What you need to do
Your job is to restate each entry word for word.

The records
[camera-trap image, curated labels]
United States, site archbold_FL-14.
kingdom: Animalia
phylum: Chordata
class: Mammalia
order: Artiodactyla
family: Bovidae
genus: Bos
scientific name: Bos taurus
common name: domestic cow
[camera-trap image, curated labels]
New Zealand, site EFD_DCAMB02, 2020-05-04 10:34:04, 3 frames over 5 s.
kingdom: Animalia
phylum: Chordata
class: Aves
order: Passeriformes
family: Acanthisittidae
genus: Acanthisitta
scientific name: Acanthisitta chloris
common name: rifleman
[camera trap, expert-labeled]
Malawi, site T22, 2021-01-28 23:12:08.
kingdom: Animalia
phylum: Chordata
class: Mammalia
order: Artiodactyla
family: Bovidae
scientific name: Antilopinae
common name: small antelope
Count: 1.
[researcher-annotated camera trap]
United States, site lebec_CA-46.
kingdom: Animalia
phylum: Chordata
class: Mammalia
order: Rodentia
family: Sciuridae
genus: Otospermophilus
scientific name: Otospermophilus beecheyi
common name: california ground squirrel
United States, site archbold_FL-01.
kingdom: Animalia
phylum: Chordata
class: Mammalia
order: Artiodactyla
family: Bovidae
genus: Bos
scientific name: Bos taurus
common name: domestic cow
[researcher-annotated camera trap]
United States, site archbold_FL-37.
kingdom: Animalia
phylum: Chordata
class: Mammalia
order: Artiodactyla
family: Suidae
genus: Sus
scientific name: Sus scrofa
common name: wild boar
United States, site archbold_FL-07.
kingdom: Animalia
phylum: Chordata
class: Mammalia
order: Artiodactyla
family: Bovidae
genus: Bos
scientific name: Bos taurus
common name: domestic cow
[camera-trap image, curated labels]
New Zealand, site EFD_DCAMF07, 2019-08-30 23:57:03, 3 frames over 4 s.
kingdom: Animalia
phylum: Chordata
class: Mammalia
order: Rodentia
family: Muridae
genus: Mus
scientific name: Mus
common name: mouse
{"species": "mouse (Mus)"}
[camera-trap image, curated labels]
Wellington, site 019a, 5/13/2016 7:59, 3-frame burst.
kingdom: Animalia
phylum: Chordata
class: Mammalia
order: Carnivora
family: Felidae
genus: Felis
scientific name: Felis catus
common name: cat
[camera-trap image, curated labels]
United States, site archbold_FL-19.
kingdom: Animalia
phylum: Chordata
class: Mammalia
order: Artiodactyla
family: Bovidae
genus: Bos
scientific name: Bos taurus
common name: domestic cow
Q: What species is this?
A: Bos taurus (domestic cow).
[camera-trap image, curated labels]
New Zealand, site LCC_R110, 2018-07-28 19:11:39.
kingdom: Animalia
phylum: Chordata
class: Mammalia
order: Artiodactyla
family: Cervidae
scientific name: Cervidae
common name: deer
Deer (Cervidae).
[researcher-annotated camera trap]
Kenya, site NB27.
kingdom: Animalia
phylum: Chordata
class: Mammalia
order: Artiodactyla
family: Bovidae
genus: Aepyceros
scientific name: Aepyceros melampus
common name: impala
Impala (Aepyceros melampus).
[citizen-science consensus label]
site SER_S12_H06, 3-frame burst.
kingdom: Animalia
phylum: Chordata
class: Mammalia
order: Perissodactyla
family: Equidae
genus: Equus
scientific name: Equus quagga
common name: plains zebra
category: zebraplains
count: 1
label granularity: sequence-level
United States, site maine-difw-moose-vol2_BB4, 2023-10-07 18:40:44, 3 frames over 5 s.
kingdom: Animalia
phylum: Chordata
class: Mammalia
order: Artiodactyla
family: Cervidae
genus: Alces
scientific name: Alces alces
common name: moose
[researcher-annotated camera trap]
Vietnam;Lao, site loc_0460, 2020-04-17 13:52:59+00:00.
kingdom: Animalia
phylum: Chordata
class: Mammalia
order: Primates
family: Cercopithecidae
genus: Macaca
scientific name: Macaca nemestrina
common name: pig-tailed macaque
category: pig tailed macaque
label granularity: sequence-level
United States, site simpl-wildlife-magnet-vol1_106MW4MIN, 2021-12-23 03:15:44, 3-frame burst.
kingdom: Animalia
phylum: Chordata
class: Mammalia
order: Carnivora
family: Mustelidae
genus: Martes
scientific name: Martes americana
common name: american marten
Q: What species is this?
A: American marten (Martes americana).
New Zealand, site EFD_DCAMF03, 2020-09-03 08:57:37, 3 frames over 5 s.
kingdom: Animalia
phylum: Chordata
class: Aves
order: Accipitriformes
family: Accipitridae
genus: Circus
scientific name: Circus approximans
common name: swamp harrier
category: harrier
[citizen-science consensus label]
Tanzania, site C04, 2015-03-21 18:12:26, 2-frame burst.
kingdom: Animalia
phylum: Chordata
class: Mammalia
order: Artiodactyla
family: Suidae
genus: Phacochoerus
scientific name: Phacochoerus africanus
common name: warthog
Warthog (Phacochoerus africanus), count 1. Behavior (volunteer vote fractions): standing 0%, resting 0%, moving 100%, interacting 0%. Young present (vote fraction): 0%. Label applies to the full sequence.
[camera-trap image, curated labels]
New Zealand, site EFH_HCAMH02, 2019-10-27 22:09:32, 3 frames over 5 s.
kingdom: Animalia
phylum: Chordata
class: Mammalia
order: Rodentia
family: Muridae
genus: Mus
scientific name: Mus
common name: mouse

Response to this exercise
[camera-trap image, curated labels]
United States, site archbold_FL-14.
kingdom: Animalia
phylum: Chordata
class: Mammalia
order: Artiodactyla
family: Bovidae
genus: Bos
scientific name: Bos taurus
common name: domestic cow
[camera-trap image, curated labels]
New Zealand, site EFD_DCAMB02, 2020-05-04 10:34:04, 3 frames over 5 s.
kingdom: Animalia
phylum: Chordata
class: Aves
order: Passeriformes
family: Acanthisittidae
genus: Acanthisitta
scientific name: Acanthisitta chloris
common name: rifleman
[camera trap, expert-labeled]
Malawi, site T22, 2021-01-28 23:12:08.
kingdom: Animalia
phylum: Chordata
class: Mammalia
order: Artiodactyla
family: Bovidae
scientific name: Antilopinae
common name: small antelope
Count: 1.
[researcher-annotated camera trap]
United States, site lebec_CA-46.
kingdom: Animalia
phylum: Chordata
class: Mammalia
order: Rodentia
family: Sciuridae
genus: Otospermophilus
scientific name: Otospermophilus beecheyi
common name: california ground squirrel
United States, site archbold_FL-01.
kingdom: Animalia
phylum: Chordata
class: Mammalia
order: Artiodactyla
family: Bovidae
genus: Bos
scientific name: Bos taurus
common name: domestic cow
[researcher-annotated camera trap]
United States, site archbold_FL-37.
kingdom: Animalia
phylum: Chordata
class: Mammalia
order: Artiodactyla
family: Suidae
genus: Sus
scientific name: Sus scrofa
common name: wild boar
United States, site archbold_FL-07.
kingdom: Animalia
phylum: Chordata
class: Mammalia
order: Artiodactyla
family: Bovidae
genus: Bos
scientific name: Bos taurus
common name: domestic cow
[camera-trap image, curated labels]
New Zealand, site EFD_DCAMF07, 2019-08-30 23:57:03, 3 frames over 4 s.
kingdom: Animalia
phylum: Chordata
class: Mammalia
order: Rodentia
family: Muridae
genus: Mus
scientific name: Mus
common name: mouse
{"species": "mouse (Mus)"}
[camera-trap image, curated labels]
Wellington, site 019a, 5/13/2016 7:59, 3-frame burst.
kingdom: Animalia
phylum: Chordata
class: Mammalia
order: Carnivora
family: Felidae
genus: Felis
scientific name: Felis catus
common name: cat
[camera-trap image, curated labels]
United States, site archbold_FL-19.
kingdom: Animalia
phylum: Chordata
class: Mammalia
order: Artiodactyla
family: Bovidae
genus: Bos
scientific name: Bos taurus
common name: domestic cow
Q: What species is this?
A: Bos taurus (domestic cow).
[camera-trap image, curated labels]
New Zealand, site LCC_R110, 2018-07-28 19:11:39.
kingdom: Animalia
phylum: Chordata
class: Mammalia
order: Artiodactyla
family: Cervidae
scientific name: Cervidae
common name: deer
Deer (Cervidae).
[researcher-annotated camera trap]
Kenya, site NB27.
kingdom: Animalia
phylum: Chordata
class: Mammalia
order: Artiodactyla
family: Bovidae
genus: Aepyceros
scientific name: Aepyceros melampus
common name: impala
Impala (Aepyceros melampus).
[citizen-science consensus label]
site SER_S12_H06, 3-frame burst.
kingdom: Animalia
phylum: Chordata
class: Mammalia
order: Perissodactyla
family: Equidae
genus: Equus
scientific name: Equus quagga
common name: plains zebra
category: zebraplains
count: 1
label granularity: sequence-level
United States, site maine-difw-moose-vol2_BB4, 2023-10-07 18:40:44, 3 frames over 5 s.
kingdom: Animalia
phylum: Chordata
class: Mammalia
order: Artiodactyla
family: Cervidae
genus: Alces
scientific name: Alces alces
common name: moose
[researcher-annotated camera trap]
Vietnam;Lao, site loc_0460, 2020-04-17 13:52:59+00:00.
kingdom: Animalia
phylum: Chordata
class: Mammalia
order: Primates
family: Cercopithecidae
genus: Macaca
scientific name: Macaca nemestrina
common name: pig-tailed macaque
category: pig tailed macaque
label granularity: sequence-level
United States, site simpl-wildlife-magnet-vol1_106MW4MIN, 2021-12-23 03:15:44, 3-frame burst.
kingdom: Animalia
phylum: Chordata
class: Mammalia
order: Carnivora
family: Mustelidae
genus: Martes
scientific name: Martes americana
common name: american marten
Q: What species is this?
A: American marten (Martes americana).
New Zealand, site EFD_DCAMF03, 2020-09-03 08:57:37, 3 frames over 5 s.
kingdom: Animalia
phylum: Chordata
class: Aves
order: Accipitriformes
family: Accipitridae
genus: Circus
scientific name: Circus approximans
common name: swamp harrier
category: harrier
[citizen-science consensus label]
Tanzania, site C04, 2015-03-21 18:12:26, 2-frame burst.
kingdom: Animalia
phylum: Chordata
class: Mammalia
order: Artiodactyla
family: Suidae
genus: Phacochoerus
scientific name: Phacochoerus africanus
common name: warthog
Warthog (Phacochoerus africanus), count 1. Behavior (volunteer vote fractions): standing 0%, resting 0%, moving 100%, interacting 0%. Young present (vote fraction): 0%. Label applies to the full sequence.
[camera-trap image, curated labels]
New Zealand, site EFH_HCAMH02, 2019-10-27 22:09:32, 3 frames over 5 s.
kingdom: Animalia
phylum: Chordata
class: Mammalia
order: Rodentia
family: Muridae
genus: Mus
scientific name: Mus
common name: mouse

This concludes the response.